However, the results, as reflected accurately by Kubo et al. (16) in their study limitations, do not shed light on several other important issues. For example, what is the cellular function of myosin-binding protein C? Why is MYBPC3 in comparison with other HCM-associated genes more susceptible to micro-insertions and deletions resulting in premature truncations of this intermediate myofilament? Do the patients with worse outcomes harbor additional HCM-associated mutations? To what degree did lifestyle and environment contribute to disease outcome? Although this longitudinal study is an important step to take, research in this avenue alone will not fulfill the ultimate goal of understanding the crucial question, "Why do these patients die?" Indeed, the answer to this question will come when data converge from several research fronts.

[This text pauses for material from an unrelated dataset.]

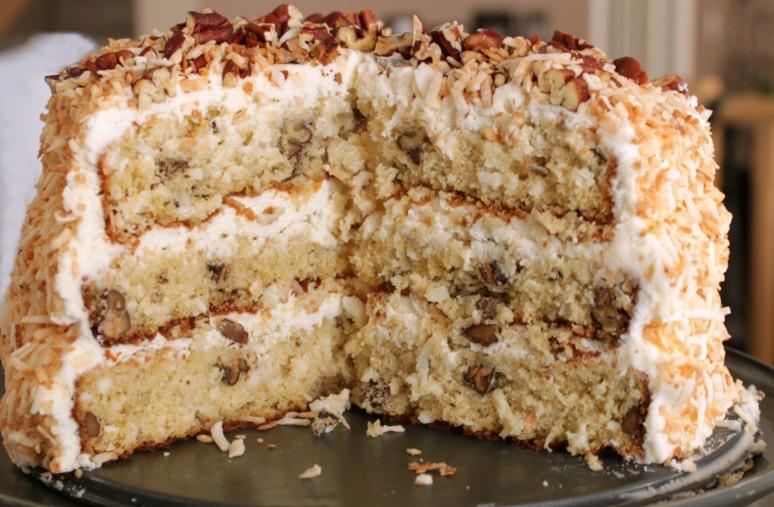 creamcake2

From the arena of HCM genomics, headway must be made in defining the full spectrum of HCM-causing and HCM-modifying genetic variants. Without this data, we cannot ascertain the full genetic context of any individual patient with HCM. From clinical studies, we must determine the environmental and physiologic factors that play a role in disease progression. Hypertension, smoking, and alcohol use are obvious candidates for environmental triggers for disease progression, but in many studies these variables are either not assessed, or patients with these risk factors are excluded from study. From the basic science laboratories, a better understanding of the downstream effects, common final pathways, and post-translational events occurring in the cardiac myocytes with HCM-causing genetic mutations must be established. In addition, the cellular function(s) of both the MYBPC3-encoded intermediate myofilament and other HCM-associated proteins must be elucidated.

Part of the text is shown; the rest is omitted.